29-30 January, 2020 - Szeged, Hungary


Abstract details



Rita Frank11, Réka Tóth1, Zoltán Süle2, Ferenc Bari1, Eszter Farkas1, Ákos Menyhárt1

1 Department of Medical Physics and Informatics, Faculty of Medicine and Faculty of Science and Informatics, University of Szeged; Szeged, Hungary

2 Department of Anatomy, Histology and Embryology, University of Szeged; Szeged, Hungary

Spreading depolarizations (SD) lead to cytotoxic edema and enhance lesion progression in cerebrovascular diseases. In our previous, in vivo experiments we observed a novel form of depolarization which affects the cortex simultaneously and more extensively (simultaneous depolarization, SiD). We have postulated and set out to prove that the underlying process of SiD must be neuronal hyperexcitability caused by astrocytic swelling.

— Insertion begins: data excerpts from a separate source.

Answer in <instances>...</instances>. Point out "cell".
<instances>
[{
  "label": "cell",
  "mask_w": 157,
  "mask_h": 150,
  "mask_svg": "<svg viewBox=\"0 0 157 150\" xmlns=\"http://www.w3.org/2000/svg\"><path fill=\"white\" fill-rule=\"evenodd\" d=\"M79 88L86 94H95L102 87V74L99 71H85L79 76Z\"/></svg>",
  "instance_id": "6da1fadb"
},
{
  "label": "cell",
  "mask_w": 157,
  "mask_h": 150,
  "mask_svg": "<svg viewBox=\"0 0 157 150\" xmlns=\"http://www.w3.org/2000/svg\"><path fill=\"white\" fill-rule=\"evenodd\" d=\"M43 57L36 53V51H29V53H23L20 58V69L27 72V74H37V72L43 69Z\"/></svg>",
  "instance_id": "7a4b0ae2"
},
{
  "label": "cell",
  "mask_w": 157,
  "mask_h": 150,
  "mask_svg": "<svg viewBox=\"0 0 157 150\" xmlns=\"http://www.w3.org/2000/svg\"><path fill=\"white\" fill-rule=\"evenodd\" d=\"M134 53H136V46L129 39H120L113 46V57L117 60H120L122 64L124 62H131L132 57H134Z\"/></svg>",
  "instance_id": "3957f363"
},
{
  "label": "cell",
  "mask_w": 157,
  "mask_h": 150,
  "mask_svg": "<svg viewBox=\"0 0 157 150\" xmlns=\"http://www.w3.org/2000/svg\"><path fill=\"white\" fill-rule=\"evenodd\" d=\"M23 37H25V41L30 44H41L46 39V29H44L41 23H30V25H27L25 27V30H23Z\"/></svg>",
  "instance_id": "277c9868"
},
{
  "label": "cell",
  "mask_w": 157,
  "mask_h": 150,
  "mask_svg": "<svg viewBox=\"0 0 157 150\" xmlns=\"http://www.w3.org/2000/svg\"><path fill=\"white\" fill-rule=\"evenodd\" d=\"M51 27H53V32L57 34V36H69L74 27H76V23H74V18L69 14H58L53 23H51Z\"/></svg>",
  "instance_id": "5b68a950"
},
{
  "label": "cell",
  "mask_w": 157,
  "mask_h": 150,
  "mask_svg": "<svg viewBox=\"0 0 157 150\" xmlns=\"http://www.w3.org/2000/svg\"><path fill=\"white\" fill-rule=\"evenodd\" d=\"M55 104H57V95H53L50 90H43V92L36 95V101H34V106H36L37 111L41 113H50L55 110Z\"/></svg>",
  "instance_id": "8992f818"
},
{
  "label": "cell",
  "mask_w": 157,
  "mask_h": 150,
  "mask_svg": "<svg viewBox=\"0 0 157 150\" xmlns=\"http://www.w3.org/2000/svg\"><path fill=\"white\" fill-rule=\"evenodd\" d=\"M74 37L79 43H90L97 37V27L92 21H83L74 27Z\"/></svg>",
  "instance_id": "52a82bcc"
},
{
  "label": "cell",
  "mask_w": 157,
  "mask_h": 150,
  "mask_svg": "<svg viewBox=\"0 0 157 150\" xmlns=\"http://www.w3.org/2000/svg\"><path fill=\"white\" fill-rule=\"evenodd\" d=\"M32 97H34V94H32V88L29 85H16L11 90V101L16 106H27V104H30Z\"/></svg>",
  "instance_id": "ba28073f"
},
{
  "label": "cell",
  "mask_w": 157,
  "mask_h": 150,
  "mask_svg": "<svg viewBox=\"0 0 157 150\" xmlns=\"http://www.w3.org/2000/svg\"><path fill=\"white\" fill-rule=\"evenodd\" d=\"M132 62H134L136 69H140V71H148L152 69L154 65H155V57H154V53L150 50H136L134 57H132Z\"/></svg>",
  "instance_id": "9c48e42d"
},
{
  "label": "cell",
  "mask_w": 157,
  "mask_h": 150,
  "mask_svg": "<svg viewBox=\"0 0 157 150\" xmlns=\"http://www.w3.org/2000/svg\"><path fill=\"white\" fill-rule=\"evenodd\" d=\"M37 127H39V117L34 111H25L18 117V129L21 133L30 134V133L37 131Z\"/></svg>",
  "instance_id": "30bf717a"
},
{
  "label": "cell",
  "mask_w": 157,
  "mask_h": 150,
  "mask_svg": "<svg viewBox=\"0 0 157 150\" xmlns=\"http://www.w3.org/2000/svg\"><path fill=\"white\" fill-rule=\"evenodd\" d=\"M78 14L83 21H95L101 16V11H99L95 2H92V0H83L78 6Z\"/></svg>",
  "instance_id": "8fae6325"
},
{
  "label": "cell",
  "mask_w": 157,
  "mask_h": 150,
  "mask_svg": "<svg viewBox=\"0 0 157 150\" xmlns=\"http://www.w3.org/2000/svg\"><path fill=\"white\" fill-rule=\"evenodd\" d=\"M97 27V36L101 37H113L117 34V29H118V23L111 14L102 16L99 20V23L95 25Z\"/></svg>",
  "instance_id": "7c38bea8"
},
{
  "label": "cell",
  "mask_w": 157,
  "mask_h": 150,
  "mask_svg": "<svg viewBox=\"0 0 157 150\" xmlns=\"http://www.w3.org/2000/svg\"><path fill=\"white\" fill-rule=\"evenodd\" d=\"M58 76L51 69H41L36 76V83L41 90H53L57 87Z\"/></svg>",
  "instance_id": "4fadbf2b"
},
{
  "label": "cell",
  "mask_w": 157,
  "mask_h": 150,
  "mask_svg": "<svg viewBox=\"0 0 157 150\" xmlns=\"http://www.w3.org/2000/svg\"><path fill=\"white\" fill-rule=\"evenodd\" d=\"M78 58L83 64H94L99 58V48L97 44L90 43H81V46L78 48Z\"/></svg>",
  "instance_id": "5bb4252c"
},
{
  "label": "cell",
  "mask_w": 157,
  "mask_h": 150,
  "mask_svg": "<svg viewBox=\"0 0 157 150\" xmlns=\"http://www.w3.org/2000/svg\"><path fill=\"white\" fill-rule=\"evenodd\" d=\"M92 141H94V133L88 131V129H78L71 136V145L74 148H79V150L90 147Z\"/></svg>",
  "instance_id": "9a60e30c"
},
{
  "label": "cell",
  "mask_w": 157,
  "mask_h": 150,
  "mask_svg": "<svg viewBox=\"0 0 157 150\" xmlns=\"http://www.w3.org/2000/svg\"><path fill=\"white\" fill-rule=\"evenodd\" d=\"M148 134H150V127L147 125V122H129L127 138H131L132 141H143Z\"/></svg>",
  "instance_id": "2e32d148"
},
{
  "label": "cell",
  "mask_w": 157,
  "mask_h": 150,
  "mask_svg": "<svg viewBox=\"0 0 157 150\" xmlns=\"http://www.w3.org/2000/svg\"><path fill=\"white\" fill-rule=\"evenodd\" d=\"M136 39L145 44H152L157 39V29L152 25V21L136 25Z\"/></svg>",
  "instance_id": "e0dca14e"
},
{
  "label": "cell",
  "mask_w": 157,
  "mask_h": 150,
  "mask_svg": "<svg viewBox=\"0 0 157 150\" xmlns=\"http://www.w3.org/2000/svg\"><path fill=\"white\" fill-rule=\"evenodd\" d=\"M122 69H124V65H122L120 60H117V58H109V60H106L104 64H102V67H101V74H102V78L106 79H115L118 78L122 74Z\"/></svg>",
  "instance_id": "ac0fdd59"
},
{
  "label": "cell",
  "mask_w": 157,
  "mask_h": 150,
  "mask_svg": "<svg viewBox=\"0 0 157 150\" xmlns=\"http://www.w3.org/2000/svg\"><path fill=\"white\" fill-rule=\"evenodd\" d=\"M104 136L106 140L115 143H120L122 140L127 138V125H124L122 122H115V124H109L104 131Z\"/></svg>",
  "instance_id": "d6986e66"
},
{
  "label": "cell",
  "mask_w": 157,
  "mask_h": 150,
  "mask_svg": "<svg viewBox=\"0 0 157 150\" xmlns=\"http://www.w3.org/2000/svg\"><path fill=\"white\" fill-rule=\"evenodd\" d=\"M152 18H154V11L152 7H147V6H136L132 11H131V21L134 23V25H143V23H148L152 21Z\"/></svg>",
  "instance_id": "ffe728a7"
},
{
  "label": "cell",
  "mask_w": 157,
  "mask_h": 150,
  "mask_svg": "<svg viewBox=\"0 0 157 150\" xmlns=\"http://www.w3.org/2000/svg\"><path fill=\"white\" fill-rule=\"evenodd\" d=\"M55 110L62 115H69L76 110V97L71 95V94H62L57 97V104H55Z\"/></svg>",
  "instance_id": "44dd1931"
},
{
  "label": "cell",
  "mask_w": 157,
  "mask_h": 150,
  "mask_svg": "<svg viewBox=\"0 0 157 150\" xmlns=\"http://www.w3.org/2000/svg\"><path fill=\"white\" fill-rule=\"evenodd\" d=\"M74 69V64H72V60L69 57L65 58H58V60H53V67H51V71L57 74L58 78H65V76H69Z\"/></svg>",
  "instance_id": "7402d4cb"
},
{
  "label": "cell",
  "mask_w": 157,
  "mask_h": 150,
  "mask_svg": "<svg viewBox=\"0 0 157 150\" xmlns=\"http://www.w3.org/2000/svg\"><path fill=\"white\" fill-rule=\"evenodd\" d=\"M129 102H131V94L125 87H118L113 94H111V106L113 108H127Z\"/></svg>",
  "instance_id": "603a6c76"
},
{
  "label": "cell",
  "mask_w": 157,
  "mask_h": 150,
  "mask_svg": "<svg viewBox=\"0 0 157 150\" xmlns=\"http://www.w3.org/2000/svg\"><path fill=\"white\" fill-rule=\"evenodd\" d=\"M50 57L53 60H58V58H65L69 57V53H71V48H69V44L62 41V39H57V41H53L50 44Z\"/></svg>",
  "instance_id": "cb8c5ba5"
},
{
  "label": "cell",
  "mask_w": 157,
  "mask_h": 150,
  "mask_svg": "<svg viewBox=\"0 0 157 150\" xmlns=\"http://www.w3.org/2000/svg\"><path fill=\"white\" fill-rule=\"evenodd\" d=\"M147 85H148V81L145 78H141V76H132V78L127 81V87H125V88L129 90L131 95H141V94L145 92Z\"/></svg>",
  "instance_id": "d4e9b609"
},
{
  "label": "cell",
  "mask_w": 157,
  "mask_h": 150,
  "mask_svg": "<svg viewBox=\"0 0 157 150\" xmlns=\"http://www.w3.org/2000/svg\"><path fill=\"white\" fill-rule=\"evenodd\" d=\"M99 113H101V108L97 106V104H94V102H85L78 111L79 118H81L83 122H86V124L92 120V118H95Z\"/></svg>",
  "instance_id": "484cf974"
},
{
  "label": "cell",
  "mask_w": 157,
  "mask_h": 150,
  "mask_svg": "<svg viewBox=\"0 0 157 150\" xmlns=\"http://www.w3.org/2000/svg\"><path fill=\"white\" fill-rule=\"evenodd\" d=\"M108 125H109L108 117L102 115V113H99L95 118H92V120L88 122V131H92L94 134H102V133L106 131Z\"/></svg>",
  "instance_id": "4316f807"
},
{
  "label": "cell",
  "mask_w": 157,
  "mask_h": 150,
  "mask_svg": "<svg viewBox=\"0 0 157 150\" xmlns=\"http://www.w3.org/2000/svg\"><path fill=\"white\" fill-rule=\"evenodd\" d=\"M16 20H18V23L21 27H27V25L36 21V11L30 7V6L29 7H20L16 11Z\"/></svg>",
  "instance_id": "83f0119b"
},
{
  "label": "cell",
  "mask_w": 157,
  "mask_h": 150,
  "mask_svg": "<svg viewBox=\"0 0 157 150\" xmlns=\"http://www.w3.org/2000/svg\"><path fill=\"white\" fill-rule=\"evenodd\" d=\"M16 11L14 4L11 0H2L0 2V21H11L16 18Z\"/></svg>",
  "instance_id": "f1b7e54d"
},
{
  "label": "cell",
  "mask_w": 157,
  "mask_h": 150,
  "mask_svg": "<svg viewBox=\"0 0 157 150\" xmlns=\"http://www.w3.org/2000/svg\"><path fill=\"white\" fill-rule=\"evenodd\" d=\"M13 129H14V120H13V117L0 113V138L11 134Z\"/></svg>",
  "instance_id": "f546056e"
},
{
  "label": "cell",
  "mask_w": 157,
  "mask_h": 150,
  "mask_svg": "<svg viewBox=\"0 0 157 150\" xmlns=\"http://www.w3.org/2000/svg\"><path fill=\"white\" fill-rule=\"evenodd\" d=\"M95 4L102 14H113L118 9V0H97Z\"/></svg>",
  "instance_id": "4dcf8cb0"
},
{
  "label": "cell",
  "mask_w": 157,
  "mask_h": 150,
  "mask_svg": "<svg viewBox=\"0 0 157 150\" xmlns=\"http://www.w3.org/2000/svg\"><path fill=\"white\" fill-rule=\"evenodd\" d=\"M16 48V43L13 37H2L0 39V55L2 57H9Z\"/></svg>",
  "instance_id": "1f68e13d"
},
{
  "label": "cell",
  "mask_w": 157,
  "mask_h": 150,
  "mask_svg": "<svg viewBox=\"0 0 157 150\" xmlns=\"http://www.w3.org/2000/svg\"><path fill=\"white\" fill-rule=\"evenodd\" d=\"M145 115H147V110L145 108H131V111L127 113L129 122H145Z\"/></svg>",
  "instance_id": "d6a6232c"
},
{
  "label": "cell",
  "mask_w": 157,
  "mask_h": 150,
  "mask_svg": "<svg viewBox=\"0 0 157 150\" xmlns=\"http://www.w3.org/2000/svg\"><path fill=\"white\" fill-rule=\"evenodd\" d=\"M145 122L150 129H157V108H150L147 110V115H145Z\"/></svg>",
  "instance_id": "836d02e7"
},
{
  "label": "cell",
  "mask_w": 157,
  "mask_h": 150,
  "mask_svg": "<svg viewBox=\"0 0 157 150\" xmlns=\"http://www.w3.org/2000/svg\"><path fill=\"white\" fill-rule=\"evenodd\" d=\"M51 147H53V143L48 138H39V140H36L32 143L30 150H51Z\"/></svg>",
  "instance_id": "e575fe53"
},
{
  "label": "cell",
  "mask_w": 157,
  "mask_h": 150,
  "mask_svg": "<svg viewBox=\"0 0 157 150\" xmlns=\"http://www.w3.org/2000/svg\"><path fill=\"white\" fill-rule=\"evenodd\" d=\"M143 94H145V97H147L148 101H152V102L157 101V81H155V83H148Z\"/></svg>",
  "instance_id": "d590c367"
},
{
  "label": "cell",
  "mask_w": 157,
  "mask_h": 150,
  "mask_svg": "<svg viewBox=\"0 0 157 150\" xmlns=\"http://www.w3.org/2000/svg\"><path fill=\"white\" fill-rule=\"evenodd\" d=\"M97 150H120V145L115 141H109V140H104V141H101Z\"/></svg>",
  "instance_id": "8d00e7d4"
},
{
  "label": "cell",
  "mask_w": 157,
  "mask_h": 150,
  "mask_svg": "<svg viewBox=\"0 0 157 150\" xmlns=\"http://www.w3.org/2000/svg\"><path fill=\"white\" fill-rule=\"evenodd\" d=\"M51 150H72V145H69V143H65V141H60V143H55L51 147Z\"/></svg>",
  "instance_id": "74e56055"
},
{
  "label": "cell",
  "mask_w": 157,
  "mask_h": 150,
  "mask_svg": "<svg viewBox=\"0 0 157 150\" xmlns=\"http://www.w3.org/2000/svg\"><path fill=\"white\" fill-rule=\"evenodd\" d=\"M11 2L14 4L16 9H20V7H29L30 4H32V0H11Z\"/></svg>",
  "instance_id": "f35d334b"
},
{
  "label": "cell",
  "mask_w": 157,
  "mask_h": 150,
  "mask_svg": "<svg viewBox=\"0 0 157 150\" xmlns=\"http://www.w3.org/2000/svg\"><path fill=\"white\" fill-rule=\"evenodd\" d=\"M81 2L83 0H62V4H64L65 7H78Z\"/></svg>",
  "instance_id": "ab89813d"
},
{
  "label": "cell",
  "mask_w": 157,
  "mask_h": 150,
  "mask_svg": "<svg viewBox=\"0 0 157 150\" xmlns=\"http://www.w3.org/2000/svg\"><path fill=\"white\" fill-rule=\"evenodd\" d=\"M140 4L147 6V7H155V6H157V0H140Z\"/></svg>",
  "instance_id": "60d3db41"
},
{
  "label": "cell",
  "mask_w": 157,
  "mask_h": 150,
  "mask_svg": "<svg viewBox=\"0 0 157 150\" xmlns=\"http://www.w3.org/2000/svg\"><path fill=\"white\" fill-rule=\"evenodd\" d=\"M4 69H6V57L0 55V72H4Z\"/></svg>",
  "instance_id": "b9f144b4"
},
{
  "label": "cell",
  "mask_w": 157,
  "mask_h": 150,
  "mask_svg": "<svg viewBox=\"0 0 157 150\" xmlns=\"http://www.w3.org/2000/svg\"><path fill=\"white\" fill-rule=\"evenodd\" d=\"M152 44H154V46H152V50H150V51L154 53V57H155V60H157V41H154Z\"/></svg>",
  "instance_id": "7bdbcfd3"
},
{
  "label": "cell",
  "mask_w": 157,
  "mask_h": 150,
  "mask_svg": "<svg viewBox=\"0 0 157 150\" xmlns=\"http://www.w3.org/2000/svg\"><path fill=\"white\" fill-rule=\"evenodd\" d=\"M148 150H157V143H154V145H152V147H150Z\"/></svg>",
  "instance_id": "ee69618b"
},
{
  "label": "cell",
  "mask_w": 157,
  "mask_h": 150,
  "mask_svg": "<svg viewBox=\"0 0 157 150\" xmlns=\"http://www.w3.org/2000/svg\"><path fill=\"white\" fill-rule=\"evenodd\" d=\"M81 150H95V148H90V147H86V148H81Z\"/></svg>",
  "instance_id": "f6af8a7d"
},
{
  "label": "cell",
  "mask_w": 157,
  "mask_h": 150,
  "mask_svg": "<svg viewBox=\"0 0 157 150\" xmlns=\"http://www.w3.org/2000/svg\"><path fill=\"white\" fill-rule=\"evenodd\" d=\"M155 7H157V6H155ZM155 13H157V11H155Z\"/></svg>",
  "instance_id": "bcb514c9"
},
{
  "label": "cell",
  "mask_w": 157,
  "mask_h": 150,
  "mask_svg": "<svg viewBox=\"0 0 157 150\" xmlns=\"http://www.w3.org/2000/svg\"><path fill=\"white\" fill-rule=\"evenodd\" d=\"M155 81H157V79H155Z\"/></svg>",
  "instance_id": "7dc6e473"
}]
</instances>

Live coronal brain slices (350 µm) prepared from Wistar rats (n=10) were perfused with artificial cerebrospinal fluid (aCSF). Hypo-osmotic medium (HM, for 20 min) was washed on the slices to induce edema, and O2 was withdrawn (2.5 min) to create anoxia. White light reflectance videos were captured with a CCD camera, local field potential (LFP) was recorded via glass capillary electrodes. Electron microscopy and Golgi-Cox staining was used to determine cell swelling. Bumetanide (1 mM) and TGN-020 (100 µM) were administered to block Na-K-Cl cotransporters and aquaporin-4 channels. HM caused permanent astrocyte swelling and triggered SDs (propagation velocity: 3.06 ± 0.61 mm/min, amplitude: 16.62±5.96 mV). Subsequent SiD elicited by anoxia in HM engaged the cortical area which had been involved in SD previously (HM: SiD; n=10, aCSF: SD; n=8). SiD enlarged the depolarized area (SiD vs. SD: 56.2±5.6 vs. 33.7±7.5 %). Pharmacological treatment reduced the duration of SDs and inhibited SiDs (bumetanide+TGN-020 vs. HM control 77.37±36.41 vs. 131.63±41.14 s). We conclude that astrocyte buffering capacity has pivotal role in SD propagation and lesion expansion. Moreover, pharmacological blockade of cytotoxic edema is essential to decrease secondary injury in cerebrovascular disease states.